Die pauschale Antikoagulation von schwer kranken COVID-Patienten ist out. Frühstationär könnte sie aber Nutzen bringen, zeigt jetzt eine große Studie.
Seit klar ist, dass die Lungenentzündung bei COVID-19 auch mit einer systemischen Aktivierung des Gerinnungssystems einhergeht, die ihrerseits Organschäden verursacht, steht die Vollantikoagulation als eine möglicherweise hilfreiche Therapieoption im Raum. Nach anfänglich sehr liberaler Indikationsstellung zeigte dann die Multiplattformstudie REMAP-CAP/ATTACC/ACTIV-4a, dass schwer kranke Patienten auf Intensivstation davon nicht profitieren, sondern im Gegenteil gefährdet werden.
Mit Verkündigung der Vorabergebnisse dieser Studie Anfang des Jahres hatte der COVID-Exzeptionalismus an dieser Stelle ein Ende: Seither wird die Indikation zur Antikoagulation bei COVID-Patienten auf den Intensivstationen weitgehend nach denselben Kriterien gestellt wie bei Patienten mit anderen schweren Infektionserkrankungen.
Die Ergebnisse des ICU-Arms der REMAP-CAP/ATTACC/ACTIV-4a Studie wurden jetzt mit einiger Verzögerung im New England Journal publiziert.
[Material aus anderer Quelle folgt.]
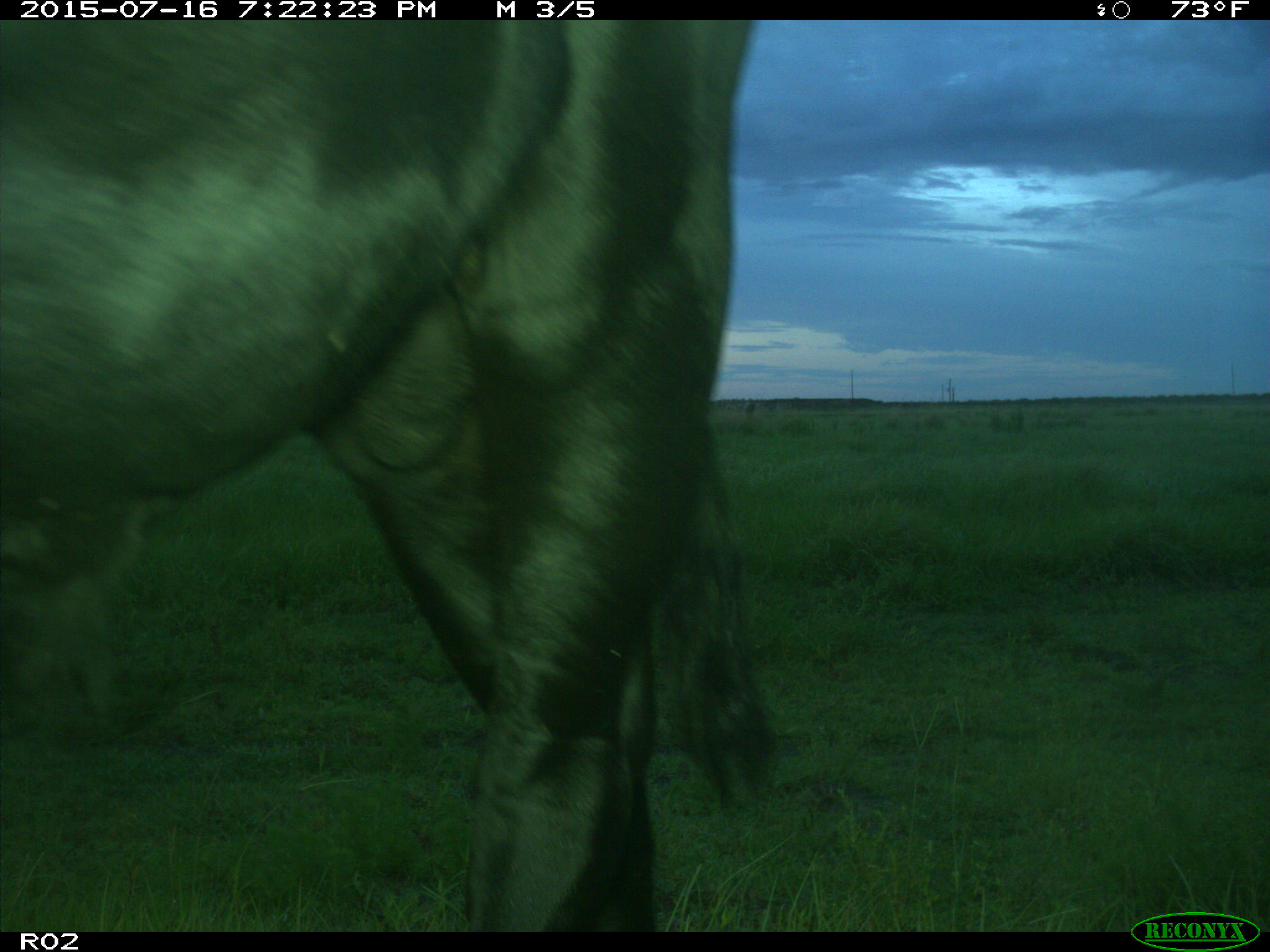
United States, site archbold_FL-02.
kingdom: Animalia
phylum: Chordata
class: Mammalia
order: Artiodactyla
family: Bovidae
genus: Bos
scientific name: Bos taurus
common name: domestic cow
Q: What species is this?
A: Bos taurus (domestic cow).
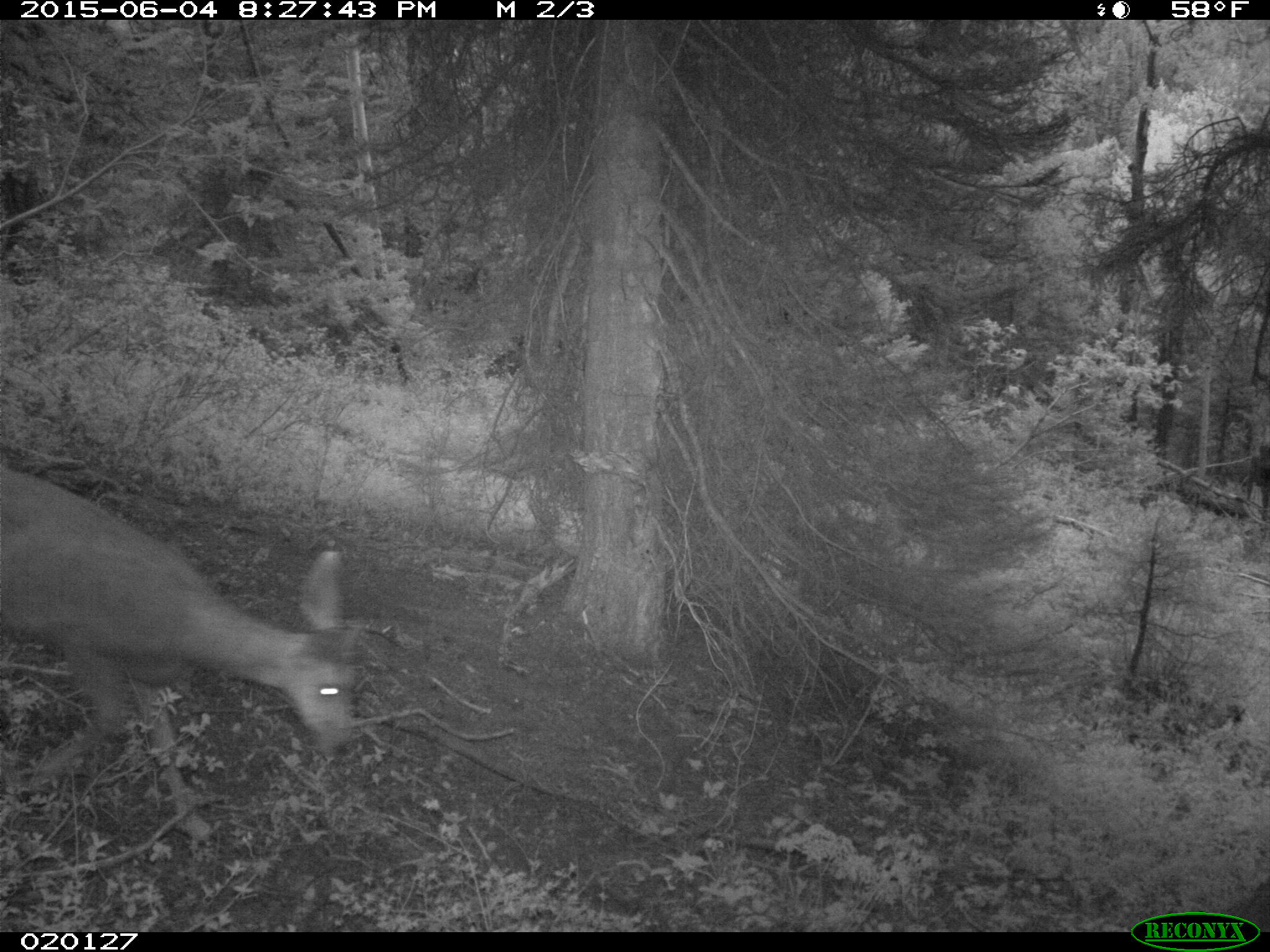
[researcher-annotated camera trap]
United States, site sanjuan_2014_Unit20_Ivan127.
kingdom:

Um relativ 65 Prozent mehr schwere Blutungen (2,3 % vs. 3,8 %) und nur einer statt vier Tage ohne Organersatz bis 21 Tage nach Randomisierung im Vergleich zur Thromboseprophylaxe – das dürfte der erwartete Sargnagel für die pauschale Vollantikoagulation bei schwer kranken COVID-Patienten sein.
Gleichzeitig wurden allerdings die Ergebnisse des zweiten Arms der REMAP-CAP/ATTACC/ACTIV-4a Studie publiziert, für den frühstationäre Patienten rekrutiert wurden, die zum Zeitpunkt der Randomisierung noch keine Organersatztherapie benötigten. Und die sehen etwas besser aus. Zwar haben die vollantikoagulierten Patienten auch hier mehr als doppelt so viele schwere Blutungen, allerdings mit 1,9 % vs. 0,9 % bei Thromboseprophylaxe auf insgesamt niedrigerem Niveau. Dafür blieben 80,2 % der Patienten mit Vollantikoagulation ohne Organersatz, gegenüber 76,4 % bei Thromboseprophylaxe. (der Median betrug in beiden Gruppen 22 Tage.)
Pi mal Daumen müssen also 100 Patienten vollantikoaguliert statt nur prophylaktisch behandelt werden, um bei vier Patienten einen Organersatz – in der Regel eine Dialyse oder eine Beatmung – zu vermeiden. Das wird erkauft mit einer zusätzlichen schweren Blutung bei einem der hundert Patienten.
Ob sich daraus eine pauschale Empfehlung zur Antikoagulation aller nicht schwer kranker COVID-Patienten bei stationärer Aufnahme ableiten lässt, ist zumindest diskussionsfähig. Wahrscheinlich läuft es weiterhin auf eine individuelle Abwägung hinaus, unter Berücksichtigung des Blutungsrisikos. Auch die Studienlage ist nicht völlig eindeutig.
Zum einen gibt es Studien wie die randomisierte RAPID-Studie, die den Nutzen bei einem allerdings kleineren Kollektiv früher COVID-Patienten nicht fand. Zum anderen gibt es ein paar Fragezeichen hinsichtlich ethnischer Effekte in der REMAP-CAP/ATTACC/ACTIV-4a Studie. Dass die COVID-Gerinnungsstörung nicht in allen Ethnien gleich stark ausgeprägt ist, ist bekannt. Der frühstationäre Arm der REMAP-CAP/ATTACC/ACTIV-4a rekrutierte vor allem in Brasilien und den USA; der ICU-Arm dagegen vor allem in Großbritannien. Damit sind die beiden Arme nicht vollumfänglich vergleichbar, was die Übertragung der Daten schwierig macht.